Understanding force calculation in the context of surface tension involves recognizing how different surfaces contribute. Surface tension, denoted by \( T \), is essentially the force exerted along the surface of the liquid per unit length.
For this problem, it’s about determining the total force exerted on a square frame covered with a liquid film. If we calculate the total length of the frame with liquid (

• The frame has four sides, making the total frame length \( 4L \).
• Each side interacts with two layers of liquid film – one on each side – so the total length becomes \( 8L \).

The force exerted by surface tension would thus be \( F = T \times 8L \). This results in the force calculated as \( 8TL \), matching the correct answer from the choices given.

The square frame is an integral part of understanding the force calculation problem.

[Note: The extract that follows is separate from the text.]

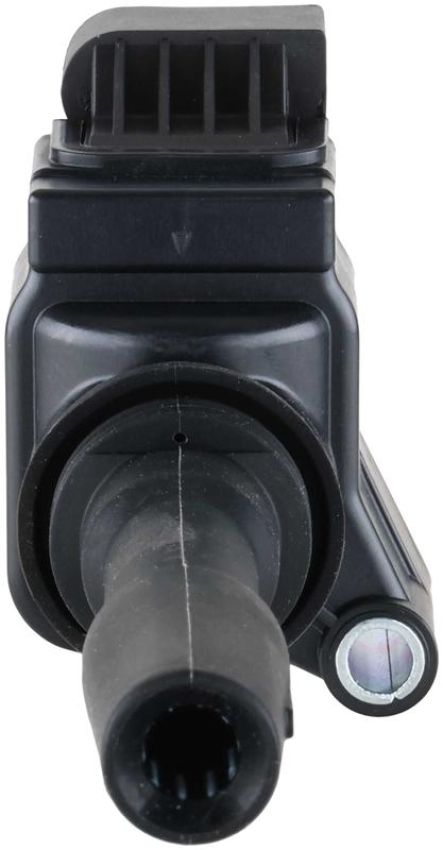 DELPHI GN11167 Ignition Coil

A square consists of four equal sides, each of length \( L \).
This geometric property ensures that any calculation concerning the frame must consider the entire perimeter, which is \( 4L \).
The uniformity of the square makes it a straightforward case for calculating interactions with surface tension.

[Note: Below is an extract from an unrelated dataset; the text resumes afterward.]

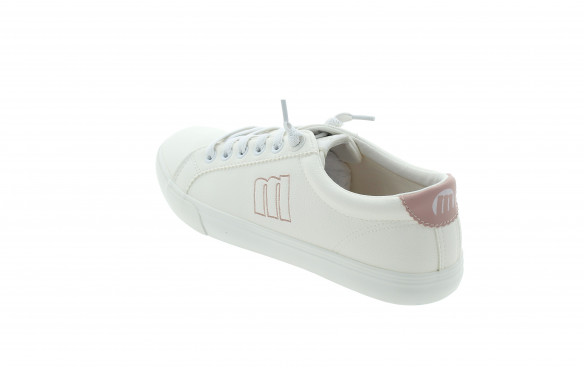 MUSTANG ARIA MUJER_MOBILE-PIC6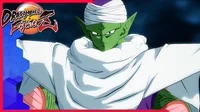 Piccolo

• Every side of the square plays an equal role in contact with the liquid.
• This symmetry simplifies how the force is distributed across the frame.

Thus, when dealing with a square frame immersed in a liquid, always remember the total interaction length isn't just the perimeter, but it involves two surfaces.

In this context, the liquid membrane formed has a significant influence on the force experienced by the frame. When the frame is pulled out, a thin layer of liquid sticks to it, forming what we call a membrane.
This membrane exists on both sides of the frame, which is crucial for force calculations. Each side of the square frame is covered by two layers:

• One layer on the top of the frame.
• Another layer beneath the frame.

These dual layers mean that the interactions happen twice over every length of the frame, doubling the effect of the surface tension forces. This is why the multiplication factor of two is used when calculating the total length that influences the force on the frame.

Solving physics problems, like this one involving surface tension, involves a step-by-step logical approach. Start by understanding the problem statement, and identify all given data.
Then, use these steps to systematically find a solution:

• Break down calculations into smaller, manageable parts, like calculating the perimeter for the square frame.
• Consider all contributing factors, such as the dual layers of the liquid membrane.
• Apply relevant formulas, like those for surface tension, smoothly integrating them into your calculations.

Finally, compare your answer with the given choices to ensure its correctness. This problem-solving method helps simplify complex problems into easy-to-understand steps, enhancing comprehension and ensuring accuracy.